The L segment gene RdRp showed 96.23%–98.31% and 99.52%–99.81% nucleotide and amino acid identity with the genotype A human host reference strain (KY362316.1), respectively. The M segment genes showed 94.01%–97.45% and 98.51%–98.7% nucleotide and amino acid identity with the genotype A human host reference strain (KY362364.1), respectively. The levels of nucleotide and amino acid identity with the genotype A human host reference strain (KY362340.1) were 94.44%–97.28% and 98.3%–99.66%, respectively, for the NS gene and 95.39%–98.51%, and 99.59%–100%, respectively, for the NP gene on the S segment. The L segment gene RdRp showed 95.96%–97.51% nucleotide identity and 99.57%–99.86% amino acid identity with the genotype B human host reference strain (KF374682.1). The M segment genes showed 93.67%–97.3% nucleotide identity and 98.04%–99.26% amino acid identity with the genotype B human host reference strain (KF374684.1). On the S segment, the levels of nucleotide and amino acid identity with the genotype B human host reference strain (KF374683.1) were 94.44%–97.05% and 98.64%–100% for the NS gene and 94.99%–95.8% and 99.19%–99.59% for the NP gene, respectively. The M segment genes showed nucleotide and amino acid sequence identity of 94.57%–98.04% and 98.32%–99.72% with the human host reference strain JQ670930.1 and 94.01%–97.39% and 98.14%–98.98% with the genotype D human host reference strain (KY440776.1), respectively. The levels of nucleotide and amino acid identity with the genotype D human host reference strain (KY440775.1) were 94.67%–96.6% and 97.28%–97.96% for the NS gene and 95.12%–98.64% and 99.59%–100% for the NP gene on the S segment, respectively (S1 Table).
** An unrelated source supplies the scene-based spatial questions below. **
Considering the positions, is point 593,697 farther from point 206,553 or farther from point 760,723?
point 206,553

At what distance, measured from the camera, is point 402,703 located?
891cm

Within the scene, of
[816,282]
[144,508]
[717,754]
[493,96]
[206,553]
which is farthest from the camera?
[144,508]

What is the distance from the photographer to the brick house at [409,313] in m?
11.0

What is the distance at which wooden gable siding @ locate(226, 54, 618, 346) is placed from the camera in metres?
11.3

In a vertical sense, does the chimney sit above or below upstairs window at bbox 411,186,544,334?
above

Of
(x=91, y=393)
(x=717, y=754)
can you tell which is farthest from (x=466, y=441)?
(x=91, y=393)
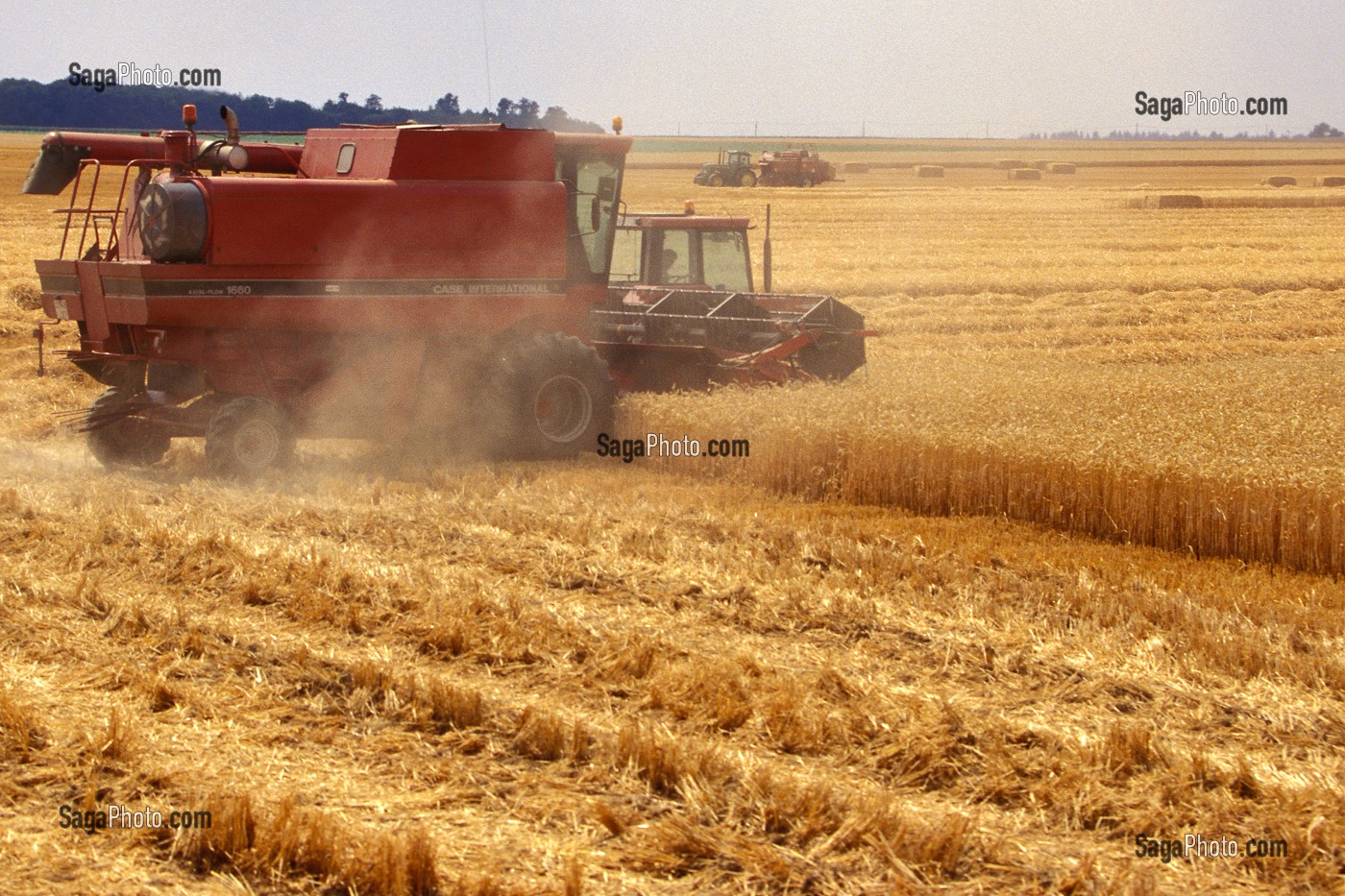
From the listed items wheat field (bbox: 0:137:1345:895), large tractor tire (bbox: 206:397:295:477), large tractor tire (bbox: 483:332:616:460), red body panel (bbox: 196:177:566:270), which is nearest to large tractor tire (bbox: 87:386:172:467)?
wheat field (bbox: 0:137:1345:895)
The L segment gene RdRp showed nucleotide identity of 96.08%–98.19% and amino acid identity of 99.52%–99.81% with the genotype A tick-derived host reference strain (KF791962.1). The M segment genes showed nucleotide and amino acid identity of 93.76%–97.3% and 98.32%–98.51%, respectively, with the genotype A tick-derived host reference strain (KF791957.1). On the S segment, the levels of nucleotide and amino acid identity with the genotype A tick-derived host reference strain (KF791952.1) were 94.56%–97.39% and 97.96%–99.32% for the NS gene and 94.85%–98.92% and 99.59%–100% for the NP gene, respectively. The L segment gene RdRp showed nucleotide identity of 95.81%–98.19% and amino acid identity of 99.42%–99.76% with the genotype B tick-derived host reference strain (KR230765.1). The M segment genes showed nucleotide identity of 93.67%–97.83% and amino acid identity of 97.95%–99.35% with the genotype B tick-derived host reference strain (KR230785.1). The levels of nucleotide and amino acid identity with the genotype B tick-derived host reference strain (KR230805.1) were 94.67%–98.07% and 98.98%–99.66% for the NS gene and 95.66%–98.92% and 99.59%–100% for the NP gene on the S segment, respectively (S1 Table).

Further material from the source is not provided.